> **Try it**
Restate word for word the lines of the records below, starting at the line that contains "Q: How many?" and ending at the line that contains "scientific name: Sus scrofa", with both of those lines included and nothing else.

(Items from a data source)
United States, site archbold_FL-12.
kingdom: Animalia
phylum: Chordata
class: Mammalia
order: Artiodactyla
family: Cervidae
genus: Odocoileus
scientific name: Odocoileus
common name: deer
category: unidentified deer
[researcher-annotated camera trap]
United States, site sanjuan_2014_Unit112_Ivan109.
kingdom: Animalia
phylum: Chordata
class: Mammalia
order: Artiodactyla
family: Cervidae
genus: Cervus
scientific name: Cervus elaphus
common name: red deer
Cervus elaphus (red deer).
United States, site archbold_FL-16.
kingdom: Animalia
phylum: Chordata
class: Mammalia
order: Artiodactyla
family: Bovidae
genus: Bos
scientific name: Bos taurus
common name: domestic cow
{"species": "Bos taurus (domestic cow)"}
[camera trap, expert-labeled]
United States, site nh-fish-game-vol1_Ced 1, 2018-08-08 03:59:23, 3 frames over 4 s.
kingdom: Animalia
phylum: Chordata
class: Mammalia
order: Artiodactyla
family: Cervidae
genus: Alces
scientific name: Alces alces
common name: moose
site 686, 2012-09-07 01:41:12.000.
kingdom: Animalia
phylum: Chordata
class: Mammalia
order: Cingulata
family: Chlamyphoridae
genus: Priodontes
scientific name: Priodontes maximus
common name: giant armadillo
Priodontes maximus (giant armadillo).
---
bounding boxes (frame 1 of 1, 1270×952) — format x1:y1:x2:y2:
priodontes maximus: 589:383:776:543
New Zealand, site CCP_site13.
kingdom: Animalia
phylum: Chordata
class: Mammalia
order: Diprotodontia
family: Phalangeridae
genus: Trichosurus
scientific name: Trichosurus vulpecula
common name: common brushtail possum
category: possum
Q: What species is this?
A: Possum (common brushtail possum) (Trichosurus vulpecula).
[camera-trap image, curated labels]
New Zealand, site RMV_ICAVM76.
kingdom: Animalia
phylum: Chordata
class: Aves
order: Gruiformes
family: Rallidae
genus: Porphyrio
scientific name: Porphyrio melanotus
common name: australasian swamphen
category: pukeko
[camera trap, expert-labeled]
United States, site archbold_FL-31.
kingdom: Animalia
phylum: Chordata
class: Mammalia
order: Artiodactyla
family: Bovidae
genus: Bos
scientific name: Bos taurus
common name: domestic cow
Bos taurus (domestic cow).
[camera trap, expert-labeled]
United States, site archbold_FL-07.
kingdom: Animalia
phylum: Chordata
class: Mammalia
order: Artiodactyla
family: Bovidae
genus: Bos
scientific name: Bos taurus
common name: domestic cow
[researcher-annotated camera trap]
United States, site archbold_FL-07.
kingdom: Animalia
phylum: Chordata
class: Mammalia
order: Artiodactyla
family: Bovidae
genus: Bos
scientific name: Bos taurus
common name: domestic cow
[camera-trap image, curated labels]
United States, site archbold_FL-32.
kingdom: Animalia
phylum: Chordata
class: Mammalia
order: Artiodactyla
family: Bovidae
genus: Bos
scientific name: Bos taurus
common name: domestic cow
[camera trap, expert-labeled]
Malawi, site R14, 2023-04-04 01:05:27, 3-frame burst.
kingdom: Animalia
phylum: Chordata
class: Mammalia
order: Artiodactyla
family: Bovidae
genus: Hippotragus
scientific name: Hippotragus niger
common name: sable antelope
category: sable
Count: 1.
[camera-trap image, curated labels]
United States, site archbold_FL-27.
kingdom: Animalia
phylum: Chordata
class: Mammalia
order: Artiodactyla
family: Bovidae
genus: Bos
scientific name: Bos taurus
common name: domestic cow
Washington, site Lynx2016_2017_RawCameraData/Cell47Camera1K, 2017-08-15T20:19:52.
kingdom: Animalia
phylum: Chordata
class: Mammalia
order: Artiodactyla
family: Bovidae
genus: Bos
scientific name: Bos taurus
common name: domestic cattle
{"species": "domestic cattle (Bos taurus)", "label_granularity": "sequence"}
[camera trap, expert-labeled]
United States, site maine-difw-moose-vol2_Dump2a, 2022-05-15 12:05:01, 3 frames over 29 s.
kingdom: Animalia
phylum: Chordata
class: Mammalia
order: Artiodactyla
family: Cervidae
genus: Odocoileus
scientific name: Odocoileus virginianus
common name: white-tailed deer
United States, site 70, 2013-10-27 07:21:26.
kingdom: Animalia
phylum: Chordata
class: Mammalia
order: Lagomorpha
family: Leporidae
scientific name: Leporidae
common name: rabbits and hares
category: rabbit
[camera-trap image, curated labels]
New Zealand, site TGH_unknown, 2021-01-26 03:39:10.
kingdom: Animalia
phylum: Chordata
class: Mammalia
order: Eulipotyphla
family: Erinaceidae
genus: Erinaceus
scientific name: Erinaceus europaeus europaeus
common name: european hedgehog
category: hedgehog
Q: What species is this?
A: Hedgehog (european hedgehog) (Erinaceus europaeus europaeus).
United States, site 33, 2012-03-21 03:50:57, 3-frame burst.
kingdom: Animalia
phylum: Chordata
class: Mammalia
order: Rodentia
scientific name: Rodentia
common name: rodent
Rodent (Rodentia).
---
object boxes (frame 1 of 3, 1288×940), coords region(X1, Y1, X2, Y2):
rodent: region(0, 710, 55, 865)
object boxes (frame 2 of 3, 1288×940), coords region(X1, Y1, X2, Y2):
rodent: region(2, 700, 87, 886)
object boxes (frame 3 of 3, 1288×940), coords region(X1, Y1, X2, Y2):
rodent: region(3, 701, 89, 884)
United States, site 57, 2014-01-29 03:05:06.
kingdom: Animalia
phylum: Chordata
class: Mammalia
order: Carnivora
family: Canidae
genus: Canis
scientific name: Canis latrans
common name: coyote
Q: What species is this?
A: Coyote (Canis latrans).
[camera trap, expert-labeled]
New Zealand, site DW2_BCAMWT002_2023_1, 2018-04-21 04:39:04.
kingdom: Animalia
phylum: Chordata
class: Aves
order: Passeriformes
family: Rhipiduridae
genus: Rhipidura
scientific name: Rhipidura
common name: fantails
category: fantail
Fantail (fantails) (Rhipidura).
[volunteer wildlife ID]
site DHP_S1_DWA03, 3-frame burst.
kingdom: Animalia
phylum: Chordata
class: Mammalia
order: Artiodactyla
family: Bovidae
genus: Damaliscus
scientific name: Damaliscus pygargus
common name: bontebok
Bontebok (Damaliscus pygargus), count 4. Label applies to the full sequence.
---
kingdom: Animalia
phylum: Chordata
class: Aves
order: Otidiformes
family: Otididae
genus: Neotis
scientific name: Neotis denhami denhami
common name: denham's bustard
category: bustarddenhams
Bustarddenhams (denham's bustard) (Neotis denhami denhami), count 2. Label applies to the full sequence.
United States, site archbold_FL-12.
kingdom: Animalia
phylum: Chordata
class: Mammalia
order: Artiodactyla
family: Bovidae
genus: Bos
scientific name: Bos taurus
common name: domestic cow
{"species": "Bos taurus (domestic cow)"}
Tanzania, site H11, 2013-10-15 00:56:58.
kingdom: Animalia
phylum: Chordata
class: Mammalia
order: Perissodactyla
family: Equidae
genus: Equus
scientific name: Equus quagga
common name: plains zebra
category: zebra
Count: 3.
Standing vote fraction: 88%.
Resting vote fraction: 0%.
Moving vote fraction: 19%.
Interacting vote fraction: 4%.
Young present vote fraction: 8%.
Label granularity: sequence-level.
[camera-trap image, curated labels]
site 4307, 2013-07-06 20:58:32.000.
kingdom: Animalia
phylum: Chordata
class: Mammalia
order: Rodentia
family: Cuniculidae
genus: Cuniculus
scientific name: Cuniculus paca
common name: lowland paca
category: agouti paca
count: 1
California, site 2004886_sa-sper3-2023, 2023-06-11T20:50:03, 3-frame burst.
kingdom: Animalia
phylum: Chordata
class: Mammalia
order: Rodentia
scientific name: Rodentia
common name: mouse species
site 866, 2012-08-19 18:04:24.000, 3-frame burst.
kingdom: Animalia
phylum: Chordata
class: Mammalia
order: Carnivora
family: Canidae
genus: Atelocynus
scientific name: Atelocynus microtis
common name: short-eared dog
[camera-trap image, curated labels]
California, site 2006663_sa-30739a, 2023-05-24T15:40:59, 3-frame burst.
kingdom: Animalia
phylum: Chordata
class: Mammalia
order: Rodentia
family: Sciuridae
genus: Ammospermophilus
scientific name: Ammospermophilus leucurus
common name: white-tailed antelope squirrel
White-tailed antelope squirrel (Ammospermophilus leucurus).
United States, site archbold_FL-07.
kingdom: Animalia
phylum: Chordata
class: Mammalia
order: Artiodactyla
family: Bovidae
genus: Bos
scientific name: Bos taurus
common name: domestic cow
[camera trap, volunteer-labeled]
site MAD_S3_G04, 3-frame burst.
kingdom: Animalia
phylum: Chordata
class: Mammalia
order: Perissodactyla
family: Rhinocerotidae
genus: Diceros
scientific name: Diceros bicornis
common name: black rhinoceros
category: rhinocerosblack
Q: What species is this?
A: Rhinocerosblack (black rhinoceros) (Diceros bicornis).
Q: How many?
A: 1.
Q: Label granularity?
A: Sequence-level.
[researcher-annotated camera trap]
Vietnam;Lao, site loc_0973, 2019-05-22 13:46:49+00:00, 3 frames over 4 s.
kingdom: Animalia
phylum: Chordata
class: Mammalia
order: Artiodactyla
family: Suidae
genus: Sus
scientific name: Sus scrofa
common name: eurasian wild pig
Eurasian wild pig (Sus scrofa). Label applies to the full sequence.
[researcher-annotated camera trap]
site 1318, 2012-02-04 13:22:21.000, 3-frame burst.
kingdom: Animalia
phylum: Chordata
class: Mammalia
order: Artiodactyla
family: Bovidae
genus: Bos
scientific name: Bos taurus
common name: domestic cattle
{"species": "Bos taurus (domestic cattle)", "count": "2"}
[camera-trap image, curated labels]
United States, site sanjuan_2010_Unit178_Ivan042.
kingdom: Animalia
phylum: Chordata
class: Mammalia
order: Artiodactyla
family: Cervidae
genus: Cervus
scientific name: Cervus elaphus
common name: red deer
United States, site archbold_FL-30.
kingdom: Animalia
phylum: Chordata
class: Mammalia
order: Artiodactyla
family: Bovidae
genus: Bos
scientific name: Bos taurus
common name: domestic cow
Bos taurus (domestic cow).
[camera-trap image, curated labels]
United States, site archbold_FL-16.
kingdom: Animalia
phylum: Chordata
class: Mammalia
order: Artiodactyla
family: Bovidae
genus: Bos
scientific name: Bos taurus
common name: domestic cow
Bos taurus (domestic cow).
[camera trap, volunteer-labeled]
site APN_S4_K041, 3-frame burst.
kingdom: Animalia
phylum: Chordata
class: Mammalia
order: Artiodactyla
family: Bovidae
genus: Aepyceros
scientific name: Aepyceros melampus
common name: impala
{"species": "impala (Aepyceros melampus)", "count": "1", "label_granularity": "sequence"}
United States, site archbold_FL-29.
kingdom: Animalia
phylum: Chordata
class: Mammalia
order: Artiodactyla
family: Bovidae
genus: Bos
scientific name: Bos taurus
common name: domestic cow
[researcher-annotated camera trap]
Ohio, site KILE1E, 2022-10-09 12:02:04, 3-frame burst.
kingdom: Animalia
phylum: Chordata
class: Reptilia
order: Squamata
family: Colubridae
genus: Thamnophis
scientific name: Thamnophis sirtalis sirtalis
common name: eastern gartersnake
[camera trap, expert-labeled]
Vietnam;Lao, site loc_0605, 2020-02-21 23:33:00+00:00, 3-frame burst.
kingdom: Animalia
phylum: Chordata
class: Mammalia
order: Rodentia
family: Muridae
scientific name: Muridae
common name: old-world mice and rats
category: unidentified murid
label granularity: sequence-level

> **Answer below**
Q: How many?
A: 1.
Q: Label granularity?
A: Sequence-level.
[researcher-annotated camera trap]
Vietnam;Lao, site loc_0973, 2019-05-22 13:46:49+00:00, 3 frames over 4 s.
kingdom: Animalia
phylum: Chordata
class: Mammalia
order: Artiodactyla
family: Suidae
genus: Sus
scientific name: Sus scrofa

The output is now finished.